看著對方的臉色一點點變,最後又是一張慘白無血的臉孔,柳依依沒有理會她,柔柔一笑,繼續開口:“怎麼去方便那麼久?”
“什麼久,你不知道外面黑漆漆,我小心點走慢不行嗎?”
“睡吧,別嘮叨了!”
聽完這些話,徐楞子的身子僵硬如冰,渾身上下透心涼,好像是在六月天的時候突然掉進了冰窯裡,冷得他無法思考。
“不知徐伯伯還記不記得昨晚你說過的話?不好意思,我從柴房門口一直跟著徐伯孃回到你們房門口。”
柳依依的話說完後,左二狗也跟著開口,道:“楞子,依依沒有騙你,昨晚我們……”
將昨晚發生過的事情,左二狗也說了一遍,本來已經相信柳依依話的徐楞子沒有一絲的懷疑,相信,完全相信了。

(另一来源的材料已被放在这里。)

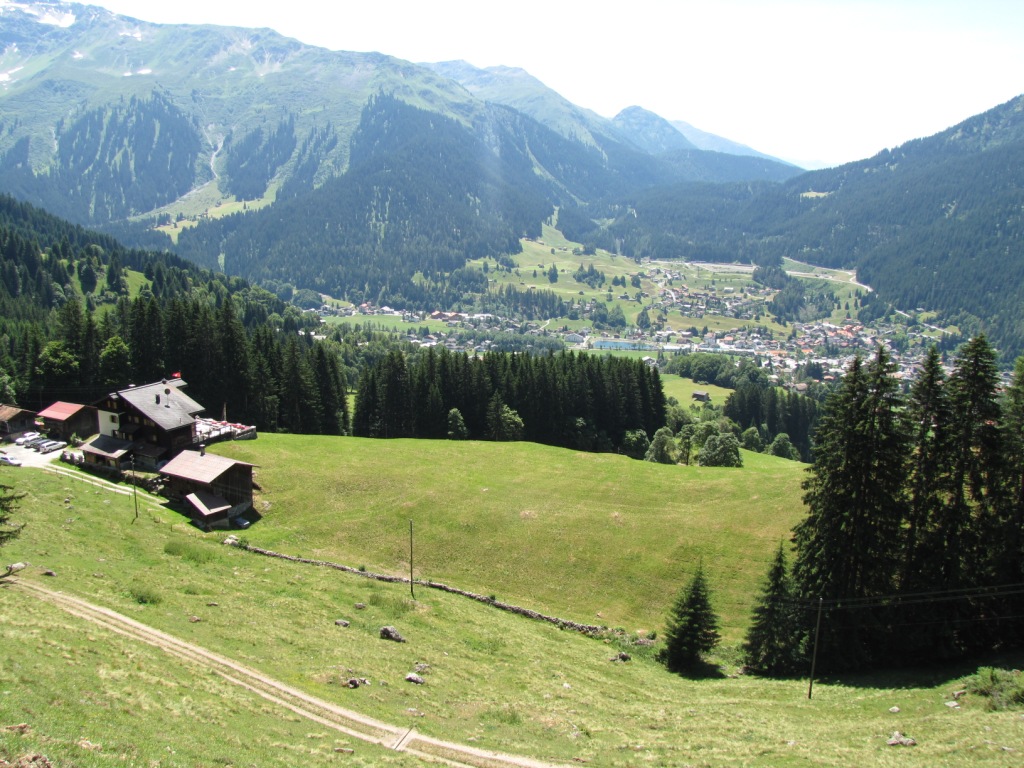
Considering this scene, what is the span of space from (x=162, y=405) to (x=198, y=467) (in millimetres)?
12825

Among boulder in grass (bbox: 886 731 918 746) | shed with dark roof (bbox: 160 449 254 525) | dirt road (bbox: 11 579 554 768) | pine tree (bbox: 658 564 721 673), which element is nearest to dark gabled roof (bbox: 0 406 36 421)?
shed with dark roof (bbox: 160 449 254 525)

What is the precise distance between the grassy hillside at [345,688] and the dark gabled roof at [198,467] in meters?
7.28

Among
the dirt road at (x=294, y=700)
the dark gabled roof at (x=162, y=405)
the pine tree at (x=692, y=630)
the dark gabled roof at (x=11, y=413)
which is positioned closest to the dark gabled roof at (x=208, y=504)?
the dark gabled roof at (x=162, y=405)

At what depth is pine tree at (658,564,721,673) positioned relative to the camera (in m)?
44.2

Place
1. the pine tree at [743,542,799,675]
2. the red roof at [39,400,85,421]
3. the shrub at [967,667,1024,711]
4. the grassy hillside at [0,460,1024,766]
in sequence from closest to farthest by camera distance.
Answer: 1. the grassy hillside at [0,460,1024,766]
2. the shrub at [967,667,1024,711]
3. the pine tree at [743,542,799,675]
4. the red roof at [39,400,85,421]

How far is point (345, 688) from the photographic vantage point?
104 feet

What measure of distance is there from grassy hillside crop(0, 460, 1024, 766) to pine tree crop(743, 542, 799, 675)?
3.31m

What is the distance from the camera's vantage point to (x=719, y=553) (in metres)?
59.8

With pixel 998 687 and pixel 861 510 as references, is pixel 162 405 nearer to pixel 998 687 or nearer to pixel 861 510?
pixel 861 510

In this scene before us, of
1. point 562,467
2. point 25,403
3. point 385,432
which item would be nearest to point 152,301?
point 25,403

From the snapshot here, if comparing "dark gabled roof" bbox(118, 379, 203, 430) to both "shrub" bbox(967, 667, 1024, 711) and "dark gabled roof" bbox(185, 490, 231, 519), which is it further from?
"shrub" bbox(967, 667, 1024, 711)

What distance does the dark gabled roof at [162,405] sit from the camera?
71562 mm

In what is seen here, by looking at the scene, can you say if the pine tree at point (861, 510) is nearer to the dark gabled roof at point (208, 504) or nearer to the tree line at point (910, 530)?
the tree line at point (910, 530)

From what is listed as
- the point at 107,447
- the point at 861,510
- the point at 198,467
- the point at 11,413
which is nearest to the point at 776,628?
the point at 861,510
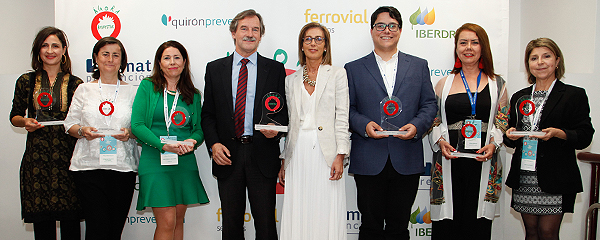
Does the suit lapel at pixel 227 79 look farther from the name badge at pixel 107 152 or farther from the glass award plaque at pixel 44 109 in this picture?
the glass award plaque at pixel 44 109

此時,觀望好戲的眾人,他們由不得不信,現在小偷已經抓出來了,但是,卻沒有任何人感到高興,當然,除了一個,那就是王小丫。
無法狡辯的田貴蘭在李捕頭的追問下,說出了銀子的下落,也是在廚房櫃子裡,是最下面那一層專門放鹽巴和香料的地方,徐飛揚帶著人去找了出來,整整九百八十兩銀子,一點都沒有少,再加她放在最上層的二十兩銀,剛剛好是一千兩,完好無缺!

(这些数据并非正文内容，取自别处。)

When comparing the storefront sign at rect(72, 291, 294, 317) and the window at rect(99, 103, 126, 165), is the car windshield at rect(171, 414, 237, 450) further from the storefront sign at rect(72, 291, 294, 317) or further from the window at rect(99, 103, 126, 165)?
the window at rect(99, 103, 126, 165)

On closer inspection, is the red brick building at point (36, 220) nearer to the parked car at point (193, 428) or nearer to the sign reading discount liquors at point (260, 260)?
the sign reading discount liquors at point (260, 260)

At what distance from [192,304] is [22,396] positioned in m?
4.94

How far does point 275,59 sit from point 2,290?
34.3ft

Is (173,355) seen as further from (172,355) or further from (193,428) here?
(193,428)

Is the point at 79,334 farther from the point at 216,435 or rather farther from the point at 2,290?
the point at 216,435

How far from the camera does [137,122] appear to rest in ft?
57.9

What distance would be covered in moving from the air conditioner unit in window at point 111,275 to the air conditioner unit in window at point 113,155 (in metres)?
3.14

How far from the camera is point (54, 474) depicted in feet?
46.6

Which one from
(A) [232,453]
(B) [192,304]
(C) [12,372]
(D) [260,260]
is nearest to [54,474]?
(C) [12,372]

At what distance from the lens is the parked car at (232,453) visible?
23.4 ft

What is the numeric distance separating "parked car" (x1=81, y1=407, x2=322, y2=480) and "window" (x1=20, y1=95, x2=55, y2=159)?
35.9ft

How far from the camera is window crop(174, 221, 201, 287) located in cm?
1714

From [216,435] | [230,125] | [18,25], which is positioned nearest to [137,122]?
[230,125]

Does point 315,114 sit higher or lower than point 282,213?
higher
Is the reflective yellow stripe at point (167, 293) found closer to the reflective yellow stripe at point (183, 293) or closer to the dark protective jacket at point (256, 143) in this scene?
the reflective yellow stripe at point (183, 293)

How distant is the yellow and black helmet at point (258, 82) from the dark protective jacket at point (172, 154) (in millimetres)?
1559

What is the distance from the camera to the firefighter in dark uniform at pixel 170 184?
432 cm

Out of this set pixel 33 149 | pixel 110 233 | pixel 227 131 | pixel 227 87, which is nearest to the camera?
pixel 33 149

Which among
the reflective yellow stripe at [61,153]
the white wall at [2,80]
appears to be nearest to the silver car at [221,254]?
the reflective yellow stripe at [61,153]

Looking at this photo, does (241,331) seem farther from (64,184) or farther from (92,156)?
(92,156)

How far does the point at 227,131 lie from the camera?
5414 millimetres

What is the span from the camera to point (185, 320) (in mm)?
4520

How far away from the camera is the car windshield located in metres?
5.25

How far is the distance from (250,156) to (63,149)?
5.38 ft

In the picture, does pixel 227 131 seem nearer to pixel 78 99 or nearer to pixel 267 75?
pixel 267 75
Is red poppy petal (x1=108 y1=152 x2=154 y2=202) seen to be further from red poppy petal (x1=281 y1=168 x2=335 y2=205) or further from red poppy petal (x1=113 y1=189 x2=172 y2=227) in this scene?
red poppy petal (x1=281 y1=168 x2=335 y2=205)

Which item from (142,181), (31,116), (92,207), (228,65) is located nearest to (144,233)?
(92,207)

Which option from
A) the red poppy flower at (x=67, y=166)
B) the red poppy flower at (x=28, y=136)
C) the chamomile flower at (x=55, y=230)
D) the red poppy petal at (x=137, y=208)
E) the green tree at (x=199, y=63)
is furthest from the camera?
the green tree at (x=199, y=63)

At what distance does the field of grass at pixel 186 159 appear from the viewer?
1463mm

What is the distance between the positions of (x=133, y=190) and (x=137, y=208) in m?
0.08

田貴蘭被捕快帶走了,徐楞子準備的打包裹離開,因為依依的一句話暫時留下來。
最後,柳依依得知田貴蘭偷銀子目的是因為田貴蘭的父母雙雙病重在床,她父母家裡沒有男丁,她的弟弟當年被抓去當兵之後,再也沒有回來,她的父母都是靠徐楞子夫妻照顧,那天本來想找徐進忠借銀子,特意去賬房找人,卻發現徐進忠趴在桌上睡著,便起了貪念,在賬房的櫃子偷到銀子,急忙跑回廚房裡將銀子收藏了起來,剛才出不遠的她發現王小丫也去廚房,躲在不遠處的她有些後悔偷得銀子太多,要怎麼樣才不讓人發現是自己偷走了銀子,所以等到陳春月洗好餐具離開之後,她又潛入廚房去拿出兩錠銀子放在上層剛洗好餐具後面。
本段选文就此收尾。